As of Python 3.7, dictionaries “remember” their insertion order. As such,

>>> freeze({"a": 1, "b": 2})
(('a', 1), ('b', 2))
>>> freeze({"b": 2, "a": 1})
(('b', 2), ('a', 1))

This behavior is controllable by Config.ignore_dict_order, which emits a frozenset of pairs.

>>> config = Config(ignore_dict_order=True)
>>> freeze({"b": 2, "a": 1}, config) == freeze({"a": 1, "b": 2}, config)
True

Summarize diff

This enables a pretty neat utility to compare two arbitrary Python objects.

>>> from charmonium.freeze import summarize_diffs
>>> obj0 = [0, 1, 2, {3, 4}, {"a": 5, "b": 6, "c": 7}, 8]
>>> obj1 = [0, 8, 2, {3, 5}, {"a": 5, "b": 7, "d": 8}]
>>> print(summarize_diffs(obj0, obj1))
let obj0_sub = obj0
let obj1_sub = obj1
obj0_sub.__len__() == 6
obj1_sub.__len__() == 5
obj0_sub[1] == 1
obj1_sub[1] == 8
obj0_sub[3].has() == 4
obj1_sub[3].has() == no such element
obj0_sub[3].has() == no such element
obj1_sub[3].has() == 5
obj0_sub[4].keys().has() == c
obj1_sub[4].keys().has() == no such element
obj0_sub[4].keys().has() == no such element
obj1_sub[4].keys().has() == d
obj0_sub[4]['b'] == 6
obj1_sub[4]['b'] == 7

And if you don’t like my printing style, you can get a programatic access to this information.

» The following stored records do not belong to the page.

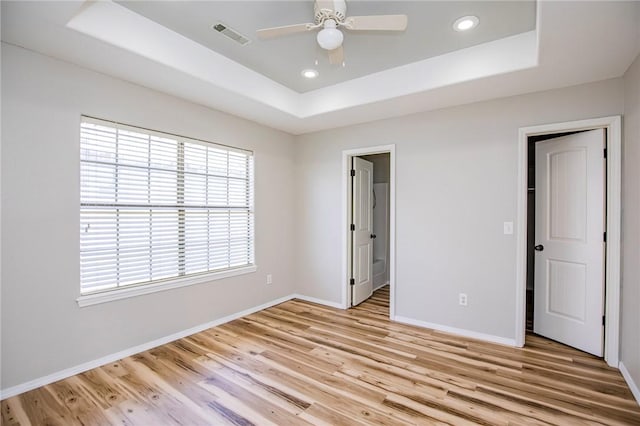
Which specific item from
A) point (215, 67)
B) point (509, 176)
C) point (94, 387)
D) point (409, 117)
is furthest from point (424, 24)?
point (94, 387)

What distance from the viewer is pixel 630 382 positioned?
2.32 metres

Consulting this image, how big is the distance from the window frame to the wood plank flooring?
583 mm

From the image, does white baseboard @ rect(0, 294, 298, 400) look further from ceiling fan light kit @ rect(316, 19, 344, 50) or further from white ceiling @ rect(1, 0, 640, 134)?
ceiling fan light kit @ rect(316, 19, 344, 50)

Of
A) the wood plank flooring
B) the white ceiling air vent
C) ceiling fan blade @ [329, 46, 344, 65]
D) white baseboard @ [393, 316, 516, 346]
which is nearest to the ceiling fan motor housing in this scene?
ceiling fan blade @ [329, 46, 344, 65]

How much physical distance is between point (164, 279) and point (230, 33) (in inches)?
95.0

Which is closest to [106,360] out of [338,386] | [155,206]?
[155,206]

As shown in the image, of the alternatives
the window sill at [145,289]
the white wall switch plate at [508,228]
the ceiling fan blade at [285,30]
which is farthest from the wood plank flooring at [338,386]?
the ceiling fan blade at [285,30]

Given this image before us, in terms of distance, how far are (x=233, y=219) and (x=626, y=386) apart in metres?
3.96

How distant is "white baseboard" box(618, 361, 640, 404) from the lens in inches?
85.7

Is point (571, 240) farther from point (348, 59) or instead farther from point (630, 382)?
point (348, 59)

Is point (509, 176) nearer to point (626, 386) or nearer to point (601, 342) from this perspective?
point (601, 342)

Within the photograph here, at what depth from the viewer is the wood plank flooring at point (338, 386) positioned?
2.03 meters

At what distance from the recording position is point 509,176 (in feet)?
10.1

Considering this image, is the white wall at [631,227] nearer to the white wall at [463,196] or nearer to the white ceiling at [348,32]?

>>> from charmonium.freeze import iterate_diffs
>>> for o1, o2 in iterate_diffs(obj0, obj1):
...    print(o1, o2, sep="\n")
ObjectLocation(labels=('obj0', '.__len__()'), objects=(..., 6))
ObjectLocation(labels=('obj1', '.__len__()'), objects=(..., 5))
ObjectLocation(labels=('obj0', '[1]'), objects=(..., 1))
ObjectLocation(labels=('obj1', '[1]'), objects=(..., 8))
ObjectLocation(labels=('obj0', '[3]', '.has()'), objects=(...), 4))
ObjectLocation(labels=('obj1', '[3]', '.has()'), objects=(..., 'no such element'))
ObjectLocation(labels=('obj0', '[3]', '.has()'), objects=(...), 'no such element'))
ObjectLocation(labels=('obj1', '[3]', '.has()'), objects=(..., 5))
ObjectLocation(labels=('obj0', '[4]', '.keys()', '.has()'), objects=(..., 'c'))
ObjectLocation(labels=('obj1', '[4]', '.keys()', '.has()'), objects=(..., 'no such element'))
ObjectLocation(labels=('obj0', '[4]', '.keys()', '.has()'), objects=(..., 'no such element'))
ObjectLocation(labels=('obj1', '[4]', '.keys()', '.has()'), objects=(..., 'd'))
ObjectLocation(labels=('obj0', '[4]', "['b']"), objects=(..., 6))
ObjectLocation(labels=('obj1', '[4]', "['b']"), objects=(..., 7))

Debugging

Use the following lines to see how freeze decomposes an object into primitive values.

import logging, os
logger = logging.getLogger("charmonium.freeze")
logger.setLevel(logging.DEBUG)
fh = logging.FileHandler("freeze.log")
fh.setLevel(logging.DEBUG)
fh.setFormatter(logging.Formatter("%(message)s"))
logger.addHandler(fh)
logger.debug("Program %d", os.getpid())

i = 0
def square_plus_i(x):
    # Value of global variable will be included in the function's frozen state.
    return x**2 + i

from charmonium.freeze import freeze
freeze(square_plus_i)

This produces a log such as in freeze.log:

freeze begin <function square_plus_i at 0x7f9228bff550>
 function <function square_plus_i at 0x7f9228bff550>
  tuple (('code', <code object square_plus_i at 0x7f9228c6cf50, file "/tmp/ipython_edit_303agyiz/ipython_edit_rez33yf_.py", line 2>), 'closure globals', {'i': 0})
   tuple ('code', <code object square_plus_i at 0x7f9228c6cf50, file "/tmp/ipython_edit_303agyiz/ipython_edit_rez33yf_.py", line 2>)
    'code'
    code <code object square_plus_i at 0x7f9228c6cf50, file "/tmp/ipython_edit_303agyiz/ipython_edit_rez33yf_.py", line 2>
     tuple (None, 2)
      None
      2
     b'|\x00d\x01\x13\x00t\x00\x17\x00S\x00'
   'closure globals'
   dict {'i': 0}
    'i'
    0
freeze end

I do this to find the differences between subsequent runs:

$ python code.py
$ mv freeze.log freeze.0.log

$ python code.py
$ mv freeze.log freeze.1.log

$ sed -i -e 's/at 0x[0-9a-f]*/ptr/g' -e 's/memo hit for [0-9]*/memo hit/g' -e 's/tabu hit for [0-9]*/tabu hit/g' freeze.*.log
# This removes pointer values that appear in the `repr(...)`.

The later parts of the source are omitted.